### Texto citado
_ _ _

A tarifa de 50% imposta pelos Estados Unidos sobre produtos acabados de madeira brasileiros, como compensados, laminados e madeira engenheirada, acendeu um alerta no setor florestal. Embora a madeira em tora e itens da cadeia de celulose tenham ficado de fora da medida, a restrição aos manufaturados pode empurrar empresas certificadas para mercados menos exigentes, com risco de erosão dos ganhos socioambientais acumulados.
A certificação, como a do FSC Brasil (Forest Stewardship Council), exige mais do que a lei manda: passa por auditorias independentes e pelo cumprimento de critérios de manejo, respeito a direitos trabalhistas e relações responsáveis com comunidades locais. Além de oferecer garantias ao consumidor, ela abre portas a mercados que valorizam padrões de sustentabilidade.
É nesse contexto que Elson Fernandes de Lima, diretor-executivo do FSC Brasil, analisa como as mudanças comerciais podem afetar as práticas de manejo e os benefícios associados à certificação. A seguir, leia a entrevista completa com Lima.
Como as tarifas americanas impactam o setor florestal brasileiro e qual é a relação com a certificação FSC?
As salvaguardas ambientais e sociais associadas à certificação são fundamentais para entender esse impacto. Os produtos certificados entregam benefícios que, em sua maioria, são supralegais e vão além do que a legislação exige. Na versão mais recente do padrão FSC, por exemplo, a igualdade de gênero entre trabalhadores passou a ser um requisito explícito. A certificação também exige considerar os impactos nas comunidades do entorno, inclusive povos indígenas e populações tradicionais, e não apenas o que ocorre “dentro da cerca”. Diante do mercado americano, a preocupação é clara: perdas nesse destino podem resultar na perda dessas salvaguardas no Brasil.

_ _ _

### Linhas de dados
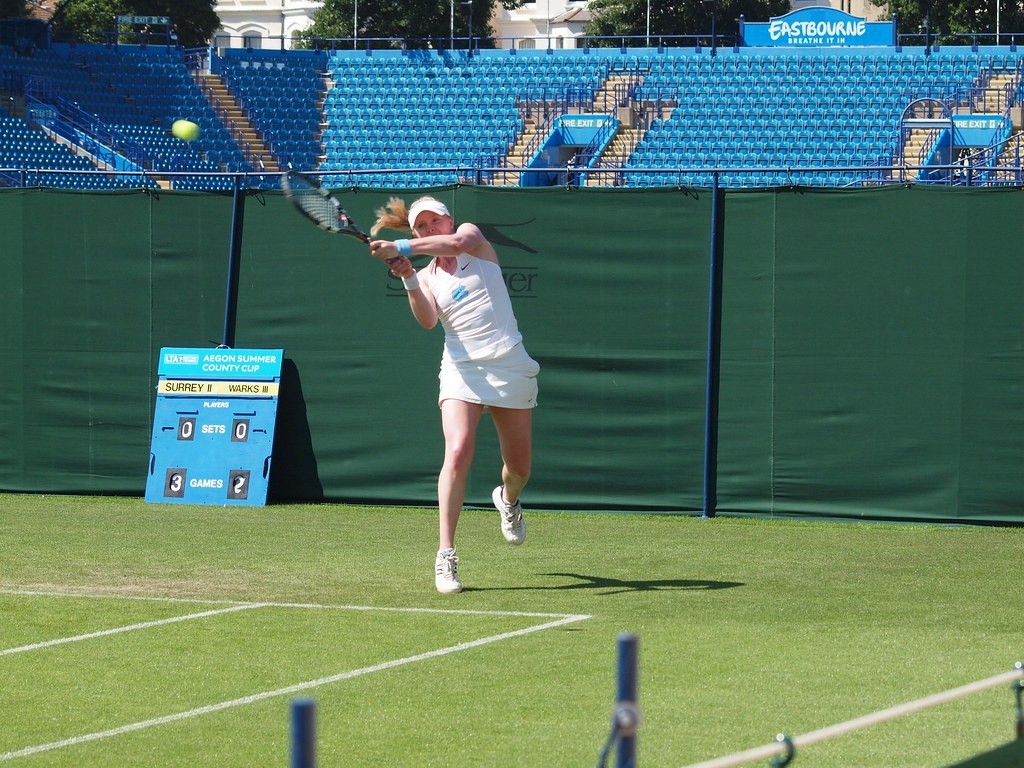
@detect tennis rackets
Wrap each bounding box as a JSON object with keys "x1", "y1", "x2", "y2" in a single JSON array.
[{"x1": 281, "y1": 167, "x2": 400, "y2": 263}]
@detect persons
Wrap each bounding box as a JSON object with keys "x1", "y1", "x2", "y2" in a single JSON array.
[{"x1": 371, "y1": 195, "x2": 540, "y2": 594}]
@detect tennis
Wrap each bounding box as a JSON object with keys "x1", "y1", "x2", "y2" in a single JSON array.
[{"x1": 171, "y1": 118, "x2": 200, "y2": 141}]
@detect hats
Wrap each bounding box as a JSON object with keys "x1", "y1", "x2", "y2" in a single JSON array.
[{"x1": 408, "y1": 200, "x2": 450, "y2": 230}]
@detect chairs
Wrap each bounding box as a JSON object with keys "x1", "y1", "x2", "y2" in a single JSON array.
[{"x1": 0, "y1": 44, "x2": 1024, "y2": 188}]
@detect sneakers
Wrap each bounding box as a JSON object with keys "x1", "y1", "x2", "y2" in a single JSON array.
[
  {"x1": 434, "y1": 545, "x2": 462, "y2": 594},
  {"x1": 492, "y1": 485, "x2": 526, "y2": 545}
]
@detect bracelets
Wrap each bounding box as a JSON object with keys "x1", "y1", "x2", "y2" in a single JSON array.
[{"x1": 394, "y1": 239, "x2": 411, "y2": 256}]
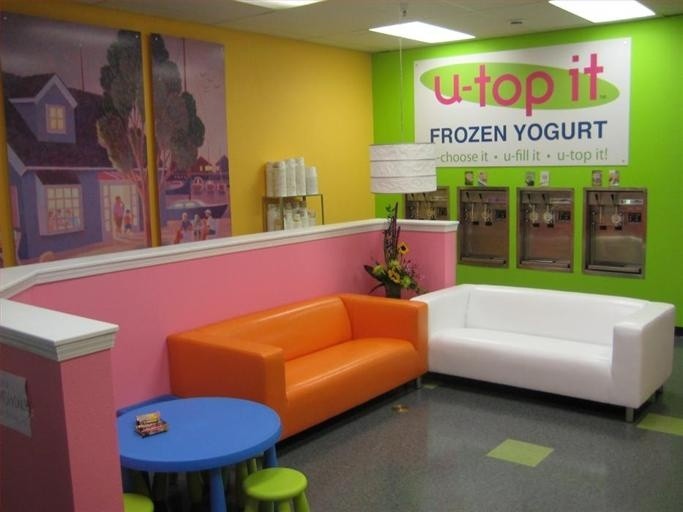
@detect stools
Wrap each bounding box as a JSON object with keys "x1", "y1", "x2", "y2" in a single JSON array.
[{"x1": 241, "y1": 467, "x2": 310, "y2": 511}]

_ _ _

### Tarefas
A: Imprima sem alterações o trecho do texto sobre as tarifas que vai de "A certificação, como" até "a certificação FSC?", incluindo este último.
B: Reproduza fielmente todas as entradas, da primeira à última, deixando as imagens de fora.
O texto sobre as tarifas e as entradas têm origens distintas.

### Respostas
A:
A certificação, como a do FSC Brasil (Forest Stewardship Council), exige mais do que a lei manda: passa por auditorias independentes e pelo cumprimento de critérios de manejo, respeito a direitos trabalhistas e relações responsáveis com comunidades locais. Além de oferecer garantias ao consumidor, ela abre portas a mercados que valorizam padrões de sustentabilidade.
É nesse contexto que Elson Fernandes de Lima, diretor-executivo do FSC Brasil, analisa como as mudanças comerciais podem afetar as práticas de manejo e os benefícios associados à certificação. A seguir, leia a entrevista completa com Lima.
Como as tarifas americanas impactam o setor florestal brasileiro e qual é a relação com a certificação FSC?

B:
@detect tennis rackets
Wrap each bounding box as a JSON object with keys "x1", "y1", "x2", "y2" in a single JSON array.
[{"x1": 281, "y1": 167, "x2": 400, "y2": 263}]
@detect persons
Wrap each bounding box as a JSON object with keys "x1", "y1", "x2", "y2" in a single JSON array.
[{"x1": 371, "y1": 195, "x2": 540, "y2": 594}]
@detect tennis
Wrap each bounding box as a JSON object with keys "x1", "y1", "x2", "y2" in a single JSON array.
[{"x1": 171, "y1": 118, "x2": 200, "y2": 141}]
@detect hats
Wrap each bounding box as a JSON object with keys "x1", "y1", "x2", "y2" in a single JSON array.
[{"x1": 408, "y1": 200, "x2": 450, "y2": 230}]
@detect chairs
Wrap each bounding box as a JSON object with keys "x1", "y1", "x2", "y2" in a single JSON array.
[{"x1": 0, "y1": 44, "x2": 1024, "y2": 188}]
@detect sneakers
Wrap each bounding box as a JSON object with keys "x1", "y1", "x2", "y2" in a single JSON array.
[
  {"x1": 434, "y1": 545, "x2": 462, "y2": 594},
  {"x1": 492, "y1": 485, "x2": 526, "y2": 545}
]
@detect bracelets
Wrap each bounding box as a JSON object with keys "x1", "y1", "x2", "y2" in a single JSON array.
[{"x1": 394, "y1": 239, "x2": 411, "y2": 256}]
@detect stools
Wrap each bounding box as a JSON object with keys "x1", "y1", "x2", "y2" in a single JSON array.
[{"x1": 241, "y1": 467, "x2": 310, "y2": 511}]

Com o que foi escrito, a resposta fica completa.